Differential Private Stochastic Optimization with Heavy-tailed Data: Towards Optimal Rates
Puning Zhao, Jiafei Wu, Zhe Liu, Chong Wang, Rongfei Fan, Qingming Li
TL;DR
The paper addresses stochastic convex optimization under differential privacy with heavy-tailed gradient noise, showing that prior gradient estimators introduce suboptimal tail behavior and an inflated dimensional factor. It proposes two methods—simple clipping and iterative updating—and derives high-probability, tail-aware risk bounds. The simple clipping method achieves near-minimax rates for small privacy budgets but incurs an extra term in general, while the iterative updating method attains the minimax rate $\tilde{O}\left(\sqrt{d/n} + \sqrt{d}\left(\frac{\sqrt{d}}{n\epsilon}\right)^{1-1/p}\right)$ for all $\epsilon$, matching the Kamath et al. lower bound up to logarithms. The core innovations include refined DP mean estimation under heavy tails, and privacy amplification via shuffling, enabling practical, theory-backed DP stochastic optimization in realistic heavy-tailed settings.
Abstract
We study convex optimization problems under differential privacy (DP). With heavy-tailed gradients, existing works achieve suboptimal rates.
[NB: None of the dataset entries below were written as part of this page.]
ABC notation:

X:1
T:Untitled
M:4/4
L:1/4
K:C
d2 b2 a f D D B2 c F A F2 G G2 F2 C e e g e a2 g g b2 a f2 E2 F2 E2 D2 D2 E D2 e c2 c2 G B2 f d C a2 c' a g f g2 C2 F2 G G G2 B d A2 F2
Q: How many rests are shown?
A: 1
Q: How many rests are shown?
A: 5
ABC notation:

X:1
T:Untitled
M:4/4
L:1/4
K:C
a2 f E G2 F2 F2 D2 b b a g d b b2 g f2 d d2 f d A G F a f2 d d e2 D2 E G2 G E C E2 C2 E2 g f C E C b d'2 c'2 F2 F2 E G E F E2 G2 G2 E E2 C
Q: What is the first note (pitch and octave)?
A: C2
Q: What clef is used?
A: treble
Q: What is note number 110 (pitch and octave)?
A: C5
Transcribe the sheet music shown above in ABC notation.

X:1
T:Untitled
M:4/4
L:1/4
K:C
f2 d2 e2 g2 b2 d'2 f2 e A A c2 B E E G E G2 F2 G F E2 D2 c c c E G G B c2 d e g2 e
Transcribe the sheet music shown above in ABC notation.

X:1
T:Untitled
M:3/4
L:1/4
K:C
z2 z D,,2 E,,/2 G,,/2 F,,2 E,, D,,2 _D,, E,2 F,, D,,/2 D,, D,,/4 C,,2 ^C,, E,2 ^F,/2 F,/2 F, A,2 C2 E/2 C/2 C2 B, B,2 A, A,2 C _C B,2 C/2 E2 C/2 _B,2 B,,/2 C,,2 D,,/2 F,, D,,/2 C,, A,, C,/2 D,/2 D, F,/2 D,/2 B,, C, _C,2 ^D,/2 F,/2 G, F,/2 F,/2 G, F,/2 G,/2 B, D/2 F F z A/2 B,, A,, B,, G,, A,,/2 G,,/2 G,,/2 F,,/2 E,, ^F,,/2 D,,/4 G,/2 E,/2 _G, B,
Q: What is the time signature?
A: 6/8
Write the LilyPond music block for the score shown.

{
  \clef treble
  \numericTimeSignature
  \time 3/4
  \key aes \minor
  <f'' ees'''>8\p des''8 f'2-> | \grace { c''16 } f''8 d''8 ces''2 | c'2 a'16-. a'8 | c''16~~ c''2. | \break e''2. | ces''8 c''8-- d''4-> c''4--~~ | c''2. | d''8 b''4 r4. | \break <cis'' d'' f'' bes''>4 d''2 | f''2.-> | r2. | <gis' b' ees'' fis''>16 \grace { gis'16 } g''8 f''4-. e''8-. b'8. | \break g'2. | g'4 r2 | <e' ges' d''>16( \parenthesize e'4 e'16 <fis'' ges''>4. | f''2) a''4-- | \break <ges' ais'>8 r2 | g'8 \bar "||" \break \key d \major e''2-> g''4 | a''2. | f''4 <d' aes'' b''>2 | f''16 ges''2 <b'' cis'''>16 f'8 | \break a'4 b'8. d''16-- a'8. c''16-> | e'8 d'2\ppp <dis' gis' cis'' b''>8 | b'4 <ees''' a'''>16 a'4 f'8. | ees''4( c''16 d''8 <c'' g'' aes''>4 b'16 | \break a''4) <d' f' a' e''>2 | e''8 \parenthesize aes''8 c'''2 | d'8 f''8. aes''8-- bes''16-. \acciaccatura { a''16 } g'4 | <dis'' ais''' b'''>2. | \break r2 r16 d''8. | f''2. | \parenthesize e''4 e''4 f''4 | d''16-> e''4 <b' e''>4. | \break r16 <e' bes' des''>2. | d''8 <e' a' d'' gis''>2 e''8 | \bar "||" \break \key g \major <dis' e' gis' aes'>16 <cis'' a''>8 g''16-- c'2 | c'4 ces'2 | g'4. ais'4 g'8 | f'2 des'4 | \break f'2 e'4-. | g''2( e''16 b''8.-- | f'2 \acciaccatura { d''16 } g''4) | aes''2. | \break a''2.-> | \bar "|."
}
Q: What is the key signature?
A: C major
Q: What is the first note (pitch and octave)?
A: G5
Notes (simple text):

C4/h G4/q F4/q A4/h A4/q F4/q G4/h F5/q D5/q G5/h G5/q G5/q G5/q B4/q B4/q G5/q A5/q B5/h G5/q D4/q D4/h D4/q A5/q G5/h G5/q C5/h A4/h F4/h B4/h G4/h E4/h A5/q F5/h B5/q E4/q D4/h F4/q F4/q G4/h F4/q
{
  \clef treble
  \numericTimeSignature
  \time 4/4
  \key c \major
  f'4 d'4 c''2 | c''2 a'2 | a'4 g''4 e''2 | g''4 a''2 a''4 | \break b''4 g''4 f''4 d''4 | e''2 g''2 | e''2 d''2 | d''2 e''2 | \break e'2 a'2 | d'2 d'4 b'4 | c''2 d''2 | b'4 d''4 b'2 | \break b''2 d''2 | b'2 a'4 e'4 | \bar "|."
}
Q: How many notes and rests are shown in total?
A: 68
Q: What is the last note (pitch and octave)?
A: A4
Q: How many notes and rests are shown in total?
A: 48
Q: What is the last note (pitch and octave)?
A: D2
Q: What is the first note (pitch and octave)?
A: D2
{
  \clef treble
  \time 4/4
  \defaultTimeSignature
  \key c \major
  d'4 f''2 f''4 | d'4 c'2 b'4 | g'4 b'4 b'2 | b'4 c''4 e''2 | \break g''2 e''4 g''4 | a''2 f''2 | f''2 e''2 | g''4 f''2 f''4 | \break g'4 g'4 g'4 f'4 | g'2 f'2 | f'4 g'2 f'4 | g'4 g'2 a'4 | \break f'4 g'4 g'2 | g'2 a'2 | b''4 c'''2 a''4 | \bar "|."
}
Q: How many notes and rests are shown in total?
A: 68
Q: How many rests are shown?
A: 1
The main obstacle is that existing gradient estimators have suboptimal tail properties, resulting in a superfluous factor of $d$ in the union bound. In this paper, we explore algorithms achieving optimal rates of DP optimization with heavy-tailed gradients. Our first method is a simple clipping approach. Under bounded $p$-th order moments of gradients, with $n$ samples, it achieves $\tilde{O}(\sqrt{d/n}+\sqrt{d}(\sqrt{d}/nε)^{1-1/p})$ population risk with $ε\leq 1/\sqrt{d}$. We then propose an iterative updating method, which is more complex but achieves this rate for all $ε\leq 1$. The results significantly improve over existing methods. Such improvement relies on a careful treatment of the tail behavior of gradient estimators. Our results match the minimax lower bound in \cite{kamath2022improved}, indicating that the theoretical limit of stochastic convex optimization under DP is achievable.